START Material for the task

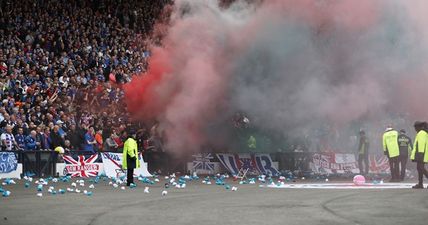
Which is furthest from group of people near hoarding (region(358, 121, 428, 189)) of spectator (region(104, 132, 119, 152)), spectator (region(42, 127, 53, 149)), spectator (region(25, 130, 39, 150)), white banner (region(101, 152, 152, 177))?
spectator (region(25, 130, 39, 150))

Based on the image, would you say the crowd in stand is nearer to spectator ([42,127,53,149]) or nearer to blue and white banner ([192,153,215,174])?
spectator ([42,127,53,149])

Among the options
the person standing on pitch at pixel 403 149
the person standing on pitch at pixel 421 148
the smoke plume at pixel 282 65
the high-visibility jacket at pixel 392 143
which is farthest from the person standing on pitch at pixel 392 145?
the person standing on pitch at pixel 421 148

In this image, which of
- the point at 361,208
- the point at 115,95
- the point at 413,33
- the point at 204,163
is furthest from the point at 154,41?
the point at 361,208

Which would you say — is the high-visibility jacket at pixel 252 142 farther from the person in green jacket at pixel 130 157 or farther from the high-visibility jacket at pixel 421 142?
the high-visibility jacket at pixel 421 142

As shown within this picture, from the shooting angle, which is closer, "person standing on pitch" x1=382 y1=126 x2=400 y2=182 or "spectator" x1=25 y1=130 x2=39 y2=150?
"person standing on pitch" x1=382 y1=126 x2=400 y2=182

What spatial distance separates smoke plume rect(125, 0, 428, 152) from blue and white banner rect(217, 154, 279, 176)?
5.38 feet

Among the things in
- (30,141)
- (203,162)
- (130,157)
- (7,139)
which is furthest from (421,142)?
(7,139)

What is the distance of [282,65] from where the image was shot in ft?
94.2

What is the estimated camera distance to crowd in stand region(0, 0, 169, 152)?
95.8ft

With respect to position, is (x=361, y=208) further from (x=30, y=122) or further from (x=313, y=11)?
(x=30, y=122)

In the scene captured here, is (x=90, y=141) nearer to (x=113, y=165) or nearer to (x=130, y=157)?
(x=113, y=165)

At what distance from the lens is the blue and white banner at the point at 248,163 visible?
31703 mm

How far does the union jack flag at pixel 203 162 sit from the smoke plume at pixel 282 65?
103cm

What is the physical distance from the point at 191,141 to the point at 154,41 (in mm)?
4381
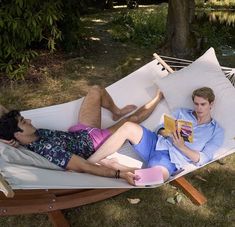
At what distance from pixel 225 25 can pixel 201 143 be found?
8.34 meters

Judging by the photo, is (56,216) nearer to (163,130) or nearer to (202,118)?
(163,130)

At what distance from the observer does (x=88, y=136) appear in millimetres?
3213

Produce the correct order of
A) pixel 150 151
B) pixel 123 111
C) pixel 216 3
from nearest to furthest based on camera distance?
pixel 150 151
pixel 123 111
pixel 216 3

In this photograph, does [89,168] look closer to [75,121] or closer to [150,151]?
[150,151]

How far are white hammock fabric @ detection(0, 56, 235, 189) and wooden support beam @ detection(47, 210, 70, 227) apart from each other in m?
0.34

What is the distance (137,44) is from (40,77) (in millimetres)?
2613

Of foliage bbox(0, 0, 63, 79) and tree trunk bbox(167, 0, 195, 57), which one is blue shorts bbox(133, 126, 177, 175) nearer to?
foliage bbox(0, 0, 63, 79)

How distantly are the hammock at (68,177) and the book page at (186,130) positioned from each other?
0.19m

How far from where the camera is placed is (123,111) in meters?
3.72

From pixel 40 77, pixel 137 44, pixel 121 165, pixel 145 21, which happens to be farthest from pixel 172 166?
pixel 145 21

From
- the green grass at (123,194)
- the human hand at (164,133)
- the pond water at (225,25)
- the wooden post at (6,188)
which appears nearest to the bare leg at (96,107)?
the human hand at (164,133)

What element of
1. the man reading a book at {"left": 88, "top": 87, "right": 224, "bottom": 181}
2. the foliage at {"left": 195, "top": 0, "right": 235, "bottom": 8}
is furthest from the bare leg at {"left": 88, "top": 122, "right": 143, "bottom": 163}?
the foliage at {"left": 195, "top": 0, "right": 235, "bottom": 8}

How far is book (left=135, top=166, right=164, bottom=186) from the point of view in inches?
104

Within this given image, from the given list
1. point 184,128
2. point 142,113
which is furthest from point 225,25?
point 184,128
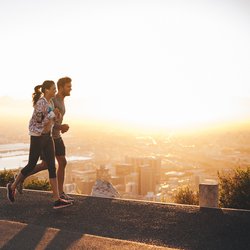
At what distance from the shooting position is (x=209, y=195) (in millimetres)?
6090

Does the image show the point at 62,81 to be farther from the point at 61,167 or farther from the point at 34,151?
the point at 61,167

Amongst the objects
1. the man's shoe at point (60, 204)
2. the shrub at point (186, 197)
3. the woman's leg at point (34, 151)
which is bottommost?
the shrub at point (186, 197)

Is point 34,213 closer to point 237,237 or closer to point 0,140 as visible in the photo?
point 237,237

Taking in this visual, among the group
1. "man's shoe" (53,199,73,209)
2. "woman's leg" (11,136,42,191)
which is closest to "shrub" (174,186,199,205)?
"man's shoe" (53,199,73,209)

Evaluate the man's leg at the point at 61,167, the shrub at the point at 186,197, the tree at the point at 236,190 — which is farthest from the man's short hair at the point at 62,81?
the shrub at the point at 186,197

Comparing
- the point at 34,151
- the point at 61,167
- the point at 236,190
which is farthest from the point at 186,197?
the point at 34,151

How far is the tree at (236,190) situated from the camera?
7004 mm

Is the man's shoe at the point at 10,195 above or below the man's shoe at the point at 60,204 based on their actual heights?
above

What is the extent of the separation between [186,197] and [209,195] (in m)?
2.64

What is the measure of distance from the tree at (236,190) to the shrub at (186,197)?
78 centimetres

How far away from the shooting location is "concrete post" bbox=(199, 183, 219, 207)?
6.07 metres

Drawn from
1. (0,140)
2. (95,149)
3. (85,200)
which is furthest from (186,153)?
(85,200)

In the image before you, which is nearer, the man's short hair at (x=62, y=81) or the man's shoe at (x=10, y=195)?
the man's shoe at (x=10, y=195)

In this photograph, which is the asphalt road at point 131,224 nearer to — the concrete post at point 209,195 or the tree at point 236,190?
the concrete post at point 209,195
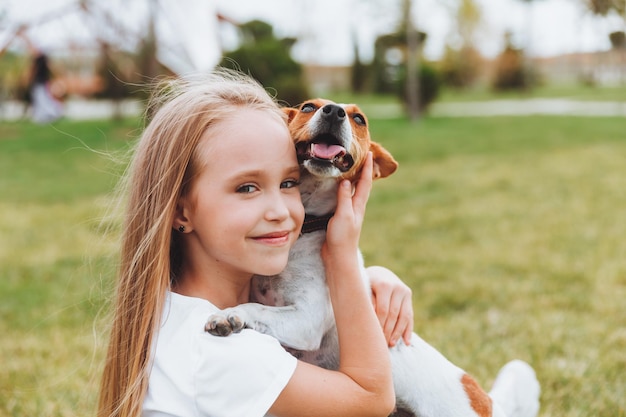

END Material for the task

» Required work:
Reproduce all of the material above word for word, leaving out the pictures.

» Completed exercise:
Which is furthest from group of people near hoarding (region(358, 121, 428, 189)) of spectator (region(104, 132, 119, 152)), spectator (region(42, 127, 53, 149)), spectator (region(25, 130, 39, 150)), white banner (region(101, 152, 152, 177))?
spectator (region(25, 130, 39, 150))

Based on the image, would you say the crowd in stand is nearer to spectator ([42,127,53,149]) or nearer to blue and white banner ([192,153,215,174])?
spectator ([42,127,53,149])

Among the options
the person standing on pitch at pixel 403 149
the person standing on pitch at pixel 421 148
the smoke plume at pixel 282 65
the high-visibility jacket at pixel 392 143
which is farthest from the person standing on pitch at pixel 392 145?
the person standing on pitch at pixel 421 148

In this image, which of
- the point at 361,208
- the point at 115,95
- the point at 413,33
- the point at 204,163
is furthest from the point at 154,41?
the point at 361,208

Which would you say — is the high-visibility jacket at pixel 252 142 farther from the person in green jacket at pixel 130 157 or farther from the high-visibility jacket at pixel 421 142?
the high-visibility jacket at pixel 421 142

As shown within this picture, from the shooting angle, which is closer, "person standing on pitch" x1=382 y1=126 x2=400 y2=182 or "spectator" x1=25 y1=130 x2=39 y2=150?
"person standing on pitch" x1=382 y1=126 x2=400 y2=182

What spatial distance separates smoke plume rect(125, 0, 428, 152) from blue and white banner rect(217, 154, 279, 176)?
5.38 feet

Among the things in
- (30,141)
- (203,162)
- (130,157)
- (7,139)
which is furthest from (421,142)?
(7,139)

What is the distance of [282,65] from where the image was shot in ft?
94.2

What is the estimated camera distance to crowd in stand region(0, 0, 169, 152)?
95.8ft

With respect to position, is (x=361, y=208) further from (x=30, y=122) or further from (x=313, y=11)?
(x=30, y=122)

In the scene captured here, is (x=90, y=141) nearer to (x=113, y=165) or nearer to (x=130, y=157)?
(x=113, y=165)

At what distance from the lens is the blue and white banner at the point at 248,163 visible?
31703 mm

How far does the union jack flag at pixel 203 162 sit from the smoke plume at pixel 282 65?
103cm

What is the physical distance from the point at 191,141 to the point at 154,41 (in mm)?
4381
At what distance from pixel 225 25 can pixel 201 143 be found?
8.34 meters

Judging by the photo, is (56,216) nearer to (163,130) or nearer to (202,118)?
(163,130)

At what distance from the observer does (x=88, y=136) appear in millimetres?
3213

Produce the correct order of
A) pixel 150 151
B) pixel 123 111
C) pixel 216 3
from nearest to furthest based on camera distance?
pixel 150 151
pixel 123 111
pixel 216 3

In this photograph, does [89,168] look closer to [75,121] or closer to [150,151]?
[150,151]

How far are white hammock fabric @ detection(0, 56, 235, 189) and wooden support beam @ detection(47, 210, 70, 227) apart from each other in m?
0.34

What is the distance (137,44) is from (40,77) (in millimetres)?
2613

Of foliage bbox(0, 0, 63, 79) and tree trunk bbox(167, 0, 195, 57), which one is blue shorts bbox(133, 126, 177, 175) nearer to?
foliage bbox(0, 0, 63, 79)

How distantly are the hammock at (68,177) and the book page at (186,130) positioned from each other?
0.19m

How far from where the camera is placed is (123,111) in meters?
3.72

From pixel 40 77, pixel 137 44, pixel 121 165, pixel 145 21, which happens to be farthest from pixel 172 166?
pixel 145 21

From
- the green grass at (123,194)
- the human hand at (164,133)
- the pond water at (225,25)
- the wooden post at (6,188)
which appears nearest to the bare leg at (96,107)?
the human hand at (164,133)

What element of
1. the man reading a book at {"left": 88, "top": 87, "right": 224, "bottom": 181}
2. the foliage at {"left": 195, "top": 0, "right": 235, "bottom": 8}
is furthest from the bare leg at {"left": 88, "top": 122, "right": 143, "bottom": 163}?
the foliage at {"left": 195, "top": 0, "right": 235, "bottom": 8}

How far is book (left=135, top=166, right=164, bottom=186) from the point of view in inches?
104

Within this given image, from the given list
1. point 184,128
2. point 142,113
which is furthest from point 225,25?
point 184,128
At what distance from the shooting position is (x=209, y=195) (in millimetres)?
6090

Does the image show the point at 62,81 to be farther from the point at 61,167 or farther from the point at 34,151?
the point at 61,167

Amongst the objects
1. the man's shoe at point (60, 204)
2. the shrub at point (186, 197)
3. the woman's leg at point (34, 151)
which is bottommost?
the shrub at point (186, 197)

Is point 34,213 closer to point 237,237 or closer to point 0,140 as visible in the photo?
point 237,237

Taking in this visual, among the group
1. "man's shoe" (53,199,73,209)
2. "woman's leg" (11,136,42,191)
which is closest to "shrub" (174,186,199,205)?
"man's shoe" (53,199,73,209)

Evaluate the man's leg at the point at 61,167, the shrub at the point at 186,197, the tree at the point at 236,190 — which is farthest from the man's short hair at the point at 62,81?
the shrub at the point at 186,197

Comparing
- the point at 34,151
- the point at 61,167
- the point at 236,190
which is farthest from the point at 186,197?
the point at 34,151

How far is the tree at (236,190) situated from the camera?
7004 mm

Is the man's shoe at the point at 10,195 above or below the man's shoe at the point at 60,204 based on their actual heights?
above

What is the extent of the separation between [186,197] and [209,195] (in m)?
2.64

What is the measure of distance from the tree at (236,190) to the shrub at (186,197)?
78 centimetres

How far away from the shooting location is "concrete post" bbox=(199, 183, 219, 207)?
6.07 metres

Drawn from
1. (0,140)
2. (95,149)
3. (85,200)
which is furthest from (186,153)?
(85,200)

In the image before you, which is nearer, the man's short hair at (x=62, y=81) or the man's shoe at (x=10, y=195)?
the man's shoe at (x=10, y=195)

In this photograph, which is the asphalt road at point 131,224 nearer to — the concrete post at point 209,195 or the tree at point 236,190?
the concrete post at point 209,195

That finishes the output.